作業の手順: 恵方巻についての文章のうち、「ここで恵方巻について私が知っ」で始まり「まった行事なのかもしれない。」で終わる部分を、「鉄棒」を「金棒」に置き換えて書き直してください。

本文:
------
初めてはてなブログに書いてみます。「節分の恵方巻」は以前のサイトに書いたものを、修正して再録したものです。

 

☆節分の恵方巻
 一月の終わりになると、スーパーなどで盛んに『節分の恵方巻』をPRしている。ご存知の通り、節分の日に切っていない長いままの太巻きをある方向に向かって食べるといいことがあるという風習である。
 私はこの風習について、かなりの情報を持っている部類に入るだろう。私の知っている情報を公開し、また私なりの考察を加え、世間の人々の役に少しでも立てばと思う次第である。

☆それは島根で出会った
 「節分の日に太巻きを食う習慣」というものを聞いたのは、私が島根大学に通っていた時代の節分の日だった。大阪出身の同じ研究室の友人が「大阪ではそういう風習がある。ぜひ、節分の日にやってみないか」と誘ってきたのである。
 当時の私はそれなりに民俗学に詳しいと自負していたが、この風習のことは全く聞いたことがなかった。おそらく大阪ローカルの風習だろうとは思ったが、なにやら面白そうなので研究室のそこら辺にいた人間を誘って「太巻きかじり会」を行うことになった。
 場所は大阪の友人の下宿部屋で、確か男ばかり四人ほどが集まっていたように思う。スーパーかどこかで切っていない太巻きを手に入れ、大阪の友人の話通りに太巻きを食うことにした。大阪の友人の話によると「恵方を向いて一言も喋らずに太巻きを食い尽くさねばならない」ということらしい。我々はその言葉に従い、四人が同じ方角を向いて太巻きを食い始めたのだが、どういうわけか笑いが漏れだした。
 想像してほしい。一つの部屋の中で男四人が同じ方を向いたまま無言でひたすら太巻きを食っているのである。怪しい、というよりはっきり言ってマヌケだーっ! 我々は無事に喋ることもなく太巻きを食べ終えたが、あれは私の一生の中でも『記憶に残るマヌケな光景』だったような気がする。

☆「恵方巻(節分まるかぶり)」とは一体?
 ここで恵方巻について私が知っていることを述べてみよう。「恵方巻(以前は節分まるかぶり寿司と呼んでいた)」とは、節分の日に『恵方』という方角を向いて長いままの太巻きを無言で食べ、厄払いと幸せを願う、大阪で始まったという風習である。
 私は江戸時代末期から明治にかけて大阪・船場で始まったという話を聞いたことがあるが、詳しいことは不明である(確実な時期は大正時代かららしい)。ただ、しばらく関西圏とその周辺にのみ留まっていた風習なのは確かであろう。
 「無言のまま太巻きを食う」という行動の意味についても詳しいことは不明である。ただし、私は「太巻きは鬼の鉄棒を意味し、鬼の鉄棒を食べてしまうことによって節分の厄払いとする」という話を聞いたことがある。あるいは大阪の人たちのシャレ心で始まった行事なのかもしれない。
------
与えられた行:
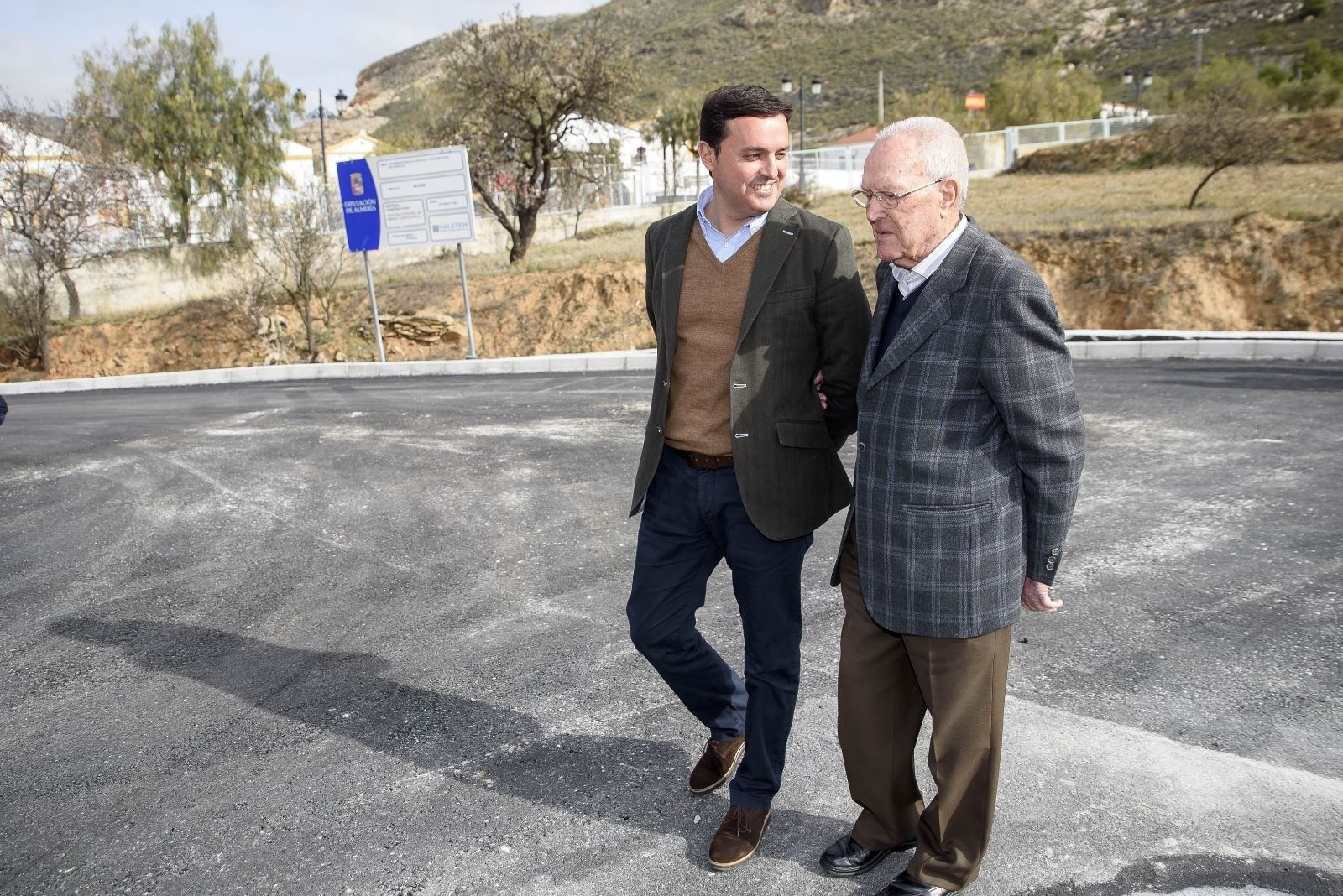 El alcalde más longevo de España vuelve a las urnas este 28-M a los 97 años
------
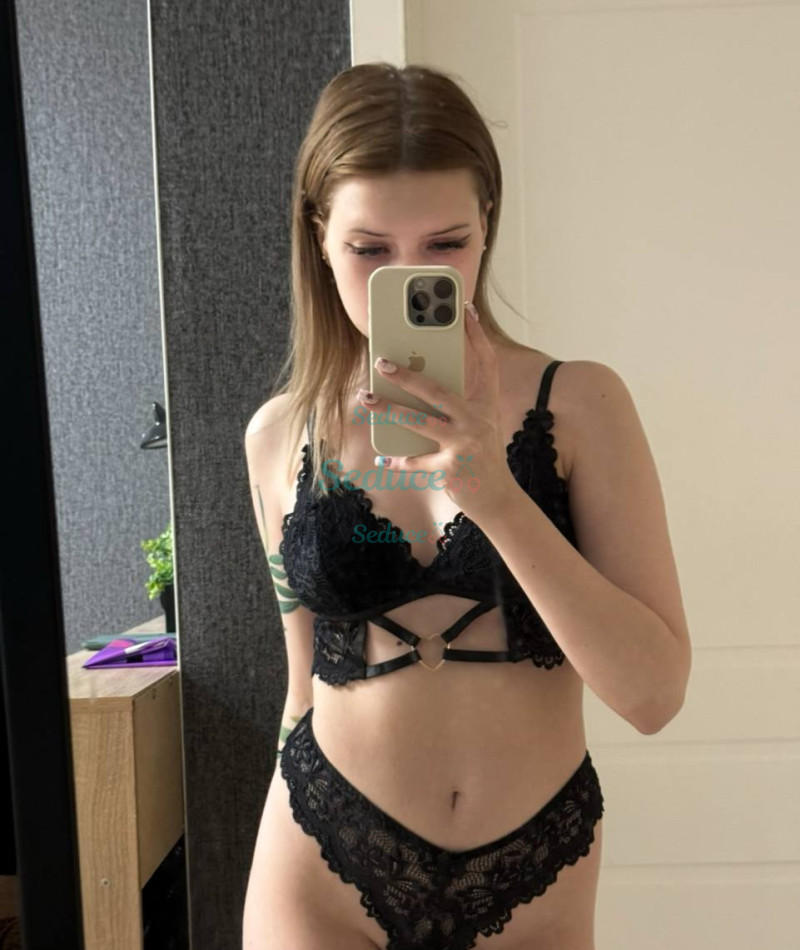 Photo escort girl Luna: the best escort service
------
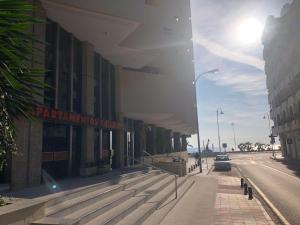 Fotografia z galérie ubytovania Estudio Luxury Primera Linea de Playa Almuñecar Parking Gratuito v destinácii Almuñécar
------
解答文:
ここで恵方巻について私が知っていることを述べてみよう。「恵方巻(以前は節分まるかぶり寿司と呼んでいた)」とは、節分の日に『恵方』という方角を向いて長いままの太巻きを無言で食べ、厄払いと幸せを願う、大阪で始まったという風習である。
 私は江戸時代末期から明治にかけて大阪・船場で始まったという話を聞いたことがあるが、詳しいことは不明である(確実な時期は大正時代かららしい)。ただ、しばらく関西圏とその周辺にのみ留まっていた風習なのは確かであろう。
 「無言のまま太巻きを食う」という行動の意味についても詳しいことは不明である。ただし、私は「太巻きは鬼の金棒を意味し、鬼の金棒を食べてしまうことによって節分の厄払いとする」という話を聞いたことがある。あるいは大阪の人たちのシャレ心で始まった行事なのかもしれない。